Частный и притом совершенно доверительный прием кардинала в Гайд-парке
состоялся впервые. На таком свидании, подальше от любопытных глаз, настоял
Гопкинс. Правда, Рузвельт и сам склонялся к мысли, что нужно найти путь к
обходу сопротивления, которое евангелическое большинство Америки оказывало
установлению прямой связи с Ватиканом. Такая связь была необходима.
Следовало использовать влияние католической столицы на Италию и Испанию. Эти
страны должны были войти в "нейтральный блок". Рузвельт замыслил создать его
еще в начале войны в Европе, но не мог найти способ установить связь с
Ватиканом, роль которого в этом деле ему казалась очень существенной.
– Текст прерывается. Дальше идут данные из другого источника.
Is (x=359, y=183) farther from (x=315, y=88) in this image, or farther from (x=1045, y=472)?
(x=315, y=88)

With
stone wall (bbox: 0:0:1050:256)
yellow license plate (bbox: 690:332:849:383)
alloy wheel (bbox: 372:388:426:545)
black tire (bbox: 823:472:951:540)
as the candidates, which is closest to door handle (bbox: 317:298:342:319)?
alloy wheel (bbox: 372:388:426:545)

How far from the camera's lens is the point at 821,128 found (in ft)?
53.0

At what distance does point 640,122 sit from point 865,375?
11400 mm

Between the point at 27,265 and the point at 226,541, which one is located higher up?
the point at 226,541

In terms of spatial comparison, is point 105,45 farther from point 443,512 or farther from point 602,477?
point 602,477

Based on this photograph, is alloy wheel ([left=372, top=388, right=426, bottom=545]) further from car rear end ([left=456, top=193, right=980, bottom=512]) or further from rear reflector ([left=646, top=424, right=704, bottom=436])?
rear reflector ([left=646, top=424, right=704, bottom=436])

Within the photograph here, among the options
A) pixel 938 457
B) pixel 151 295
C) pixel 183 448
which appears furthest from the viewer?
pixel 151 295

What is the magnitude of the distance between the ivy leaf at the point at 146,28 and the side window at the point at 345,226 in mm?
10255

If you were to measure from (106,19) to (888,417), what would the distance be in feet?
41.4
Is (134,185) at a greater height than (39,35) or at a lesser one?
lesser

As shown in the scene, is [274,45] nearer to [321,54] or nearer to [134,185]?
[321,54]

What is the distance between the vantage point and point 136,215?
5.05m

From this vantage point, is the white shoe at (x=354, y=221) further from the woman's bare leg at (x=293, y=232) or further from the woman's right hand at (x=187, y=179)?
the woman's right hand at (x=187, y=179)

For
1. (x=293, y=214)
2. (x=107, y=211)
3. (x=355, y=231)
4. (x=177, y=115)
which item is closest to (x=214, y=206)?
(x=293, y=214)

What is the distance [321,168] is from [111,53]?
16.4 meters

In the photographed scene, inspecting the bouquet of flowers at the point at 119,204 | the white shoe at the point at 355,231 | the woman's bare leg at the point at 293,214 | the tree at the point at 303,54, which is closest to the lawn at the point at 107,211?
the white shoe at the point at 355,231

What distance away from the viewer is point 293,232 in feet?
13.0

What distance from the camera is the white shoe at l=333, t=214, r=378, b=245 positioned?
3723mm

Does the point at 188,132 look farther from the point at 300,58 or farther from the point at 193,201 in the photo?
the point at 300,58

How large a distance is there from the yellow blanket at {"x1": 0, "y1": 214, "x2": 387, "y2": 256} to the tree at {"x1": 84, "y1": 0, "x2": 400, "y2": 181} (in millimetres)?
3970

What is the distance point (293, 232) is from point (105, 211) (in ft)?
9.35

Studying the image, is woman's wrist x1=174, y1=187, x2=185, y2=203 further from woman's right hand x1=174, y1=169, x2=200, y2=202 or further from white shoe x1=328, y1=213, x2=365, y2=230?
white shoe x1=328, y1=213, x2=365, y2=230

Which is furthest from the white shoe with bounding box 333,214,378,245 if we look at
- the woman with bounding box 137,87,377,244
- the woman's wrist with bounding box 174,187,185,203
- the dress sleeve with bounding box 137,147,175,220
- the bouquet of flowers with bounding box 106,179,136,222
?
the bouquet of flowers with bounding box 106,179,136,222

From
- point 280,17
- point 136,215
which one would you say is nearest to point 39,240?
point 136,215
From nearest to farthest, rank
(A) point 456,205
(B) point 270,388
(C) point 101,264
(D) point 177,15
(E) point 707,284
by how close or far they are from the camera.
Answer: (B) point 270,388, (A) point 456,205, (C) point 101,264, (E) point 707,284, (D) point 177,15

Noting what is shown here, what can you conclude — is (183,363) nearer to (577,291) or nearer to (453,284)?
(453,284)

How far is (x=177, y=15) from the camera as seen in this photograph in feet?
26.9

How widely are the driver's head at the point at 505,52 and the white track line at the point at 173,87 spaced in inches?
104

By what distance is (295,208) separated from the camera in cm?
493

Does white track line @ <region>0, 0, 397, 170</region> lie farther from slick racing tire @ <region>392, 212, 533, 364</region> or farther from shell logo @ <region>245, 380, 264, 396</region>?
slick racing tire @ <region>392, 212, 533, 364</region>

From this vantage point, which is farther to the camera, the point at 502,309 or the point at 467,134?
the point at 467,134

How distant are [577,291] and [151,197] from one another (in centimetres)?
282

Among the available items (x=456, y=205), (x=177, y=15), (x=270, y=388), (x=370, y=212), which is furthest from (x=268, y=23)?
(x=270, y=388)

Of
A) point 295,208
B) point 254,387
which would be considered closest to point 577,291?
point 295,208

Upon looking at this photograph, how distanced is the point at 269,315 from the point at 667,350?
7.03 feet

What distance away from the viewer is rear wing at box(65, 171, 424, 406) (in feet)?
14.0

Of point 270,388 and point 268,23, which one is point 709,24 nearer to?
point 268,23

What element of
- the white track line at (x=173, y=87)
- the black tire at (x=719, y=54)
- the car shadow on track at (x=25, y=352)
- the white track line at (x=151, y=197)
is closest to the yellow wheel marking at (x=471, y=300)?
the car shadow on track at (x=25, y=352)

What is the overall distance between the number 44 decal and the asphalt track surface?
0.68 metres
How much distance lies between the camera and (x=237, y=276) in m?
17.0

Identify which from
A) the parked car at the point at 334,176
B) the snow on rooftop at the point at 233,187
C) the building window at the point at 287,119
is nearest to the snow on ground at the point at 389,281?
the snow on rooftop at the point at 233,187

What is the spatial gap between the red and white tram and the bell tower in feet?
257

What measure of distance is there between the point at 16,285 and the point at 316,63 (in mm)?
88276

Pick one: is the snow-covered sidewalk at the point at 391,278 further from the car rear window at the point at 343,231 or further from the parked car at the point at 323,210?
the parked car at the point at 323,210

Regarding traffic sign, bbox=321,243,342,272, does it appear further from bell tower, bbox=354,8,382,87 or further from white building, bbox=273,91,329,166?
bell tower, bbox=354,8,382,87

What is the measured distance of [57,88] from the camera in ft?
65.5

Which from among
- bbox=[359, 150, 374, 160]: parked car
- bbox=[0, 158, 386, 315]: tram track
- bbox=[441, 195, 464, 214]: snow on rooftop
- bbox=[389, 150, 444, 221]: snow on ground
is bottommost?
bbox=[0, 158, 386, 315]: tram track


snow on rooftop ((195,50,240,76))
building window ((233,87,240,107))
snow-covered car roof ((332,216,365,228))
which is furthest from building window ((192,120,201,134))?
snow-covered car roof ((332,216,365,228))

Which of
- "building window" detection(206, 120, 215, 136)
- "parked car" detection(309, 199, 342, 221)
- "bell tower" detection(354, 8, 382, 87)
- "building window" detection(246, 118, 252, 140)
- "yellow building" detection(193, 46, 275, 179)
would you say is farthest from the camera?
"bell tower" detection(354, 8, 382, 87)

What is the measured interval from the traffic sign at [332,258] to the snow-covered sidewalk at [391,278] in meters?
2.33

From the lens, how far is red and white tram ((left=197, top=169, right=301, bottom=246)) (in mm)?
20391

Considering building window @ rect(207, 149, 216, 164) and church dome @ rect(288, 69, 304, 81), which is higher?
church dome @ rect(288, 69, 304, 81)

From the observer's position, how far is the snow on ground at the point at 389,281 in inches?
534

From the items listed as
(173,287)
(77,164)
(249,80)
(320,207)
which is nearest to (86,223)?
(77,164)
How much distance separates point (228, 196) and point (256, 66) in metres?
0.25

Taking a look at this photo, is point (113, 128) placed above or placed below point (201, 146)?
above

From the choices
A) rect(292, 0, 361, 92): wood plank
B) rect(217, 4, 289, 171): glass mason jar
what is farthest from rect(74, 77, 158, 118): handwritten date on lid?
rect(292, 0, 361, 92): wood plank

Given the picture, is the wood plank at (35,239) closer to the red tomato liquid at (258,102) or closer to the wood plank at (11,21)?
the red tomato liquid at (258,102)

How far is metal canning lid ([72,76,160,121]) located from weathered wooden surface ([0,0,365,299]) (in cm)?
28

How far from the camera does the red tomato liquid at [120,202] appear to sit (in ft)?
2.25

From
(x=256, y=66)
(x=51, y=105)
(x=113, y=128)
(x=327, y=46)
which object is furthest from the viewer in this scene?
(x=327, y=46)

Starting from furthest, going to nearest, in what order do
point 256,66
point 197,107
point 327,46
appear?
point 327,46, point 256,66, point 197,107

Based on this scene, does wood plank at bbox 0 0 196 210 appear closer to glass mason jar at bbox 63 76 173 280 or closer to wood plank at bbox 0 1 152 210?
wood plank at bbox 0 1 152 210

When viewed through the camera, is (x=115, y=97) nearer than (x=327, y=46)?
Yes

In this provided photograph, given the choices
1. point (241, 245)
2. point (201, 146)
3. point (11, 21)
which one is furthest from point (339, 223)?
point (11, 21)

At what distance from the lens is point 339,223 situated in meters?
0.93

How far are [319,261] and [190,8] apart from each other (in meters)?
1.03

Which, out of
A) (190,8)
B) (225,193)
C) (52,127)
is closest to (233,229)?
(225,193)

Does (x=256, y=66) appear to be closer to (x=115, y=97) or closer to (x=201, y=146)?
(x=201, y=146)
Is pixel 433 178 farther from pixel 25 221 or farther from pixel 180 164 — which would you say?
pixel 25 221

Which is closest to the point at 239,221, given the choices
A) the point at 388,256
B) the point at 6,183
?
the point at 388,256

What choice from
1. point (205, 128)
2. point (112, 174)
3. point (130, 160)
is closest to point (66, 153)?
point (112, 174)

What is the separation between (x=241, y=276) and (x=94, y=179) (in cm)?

С
одной стороны лицо, которое осуществляло бы такую связь, должно было быть
достаточно аккредитованным, чтобы внушить к себе доверие папского двора, с
другой - не должно было быть прямо связано с государственным департаментом.
Посылка американского посла в Ватикан противоречила бы конституции Штатов.
Выход предложил Гопкинс: направить в Ватикан личного представителя
президента.
Вопрос согласовали с Ватиканом через Спеллмана, который и явился
сегодня к Рузвельту, чтобы предложить кандидатуру на новый пост. В первый
момент Рузвельта ошеломило имя Тэйлора. Но, поразмыслив, он оценил тонкость
замысла: протестант по вероисповеданию, Майрон Тэйлор не мог вызвать у
американцев такого раздражения в качестве посланца в столицу католицизма,
какое вызвал бы правоверный католик. К тому же Тэйлор располагал широкими
деловыми связями с правящими кругами Италии и был не последним человеком в
группе Моргана. Попросту говоря, он был человеком Моргана.
Рузвельт ответил согласием обдумать эту кандидатуру, но высказал это
таким тоном, что Спеллман понял: дело сделано. Единственным условием
Рузвельта было сохранение всего в строжайшей тайне до того момента, когда
президент сам найдет удобным объявить об этом назначении.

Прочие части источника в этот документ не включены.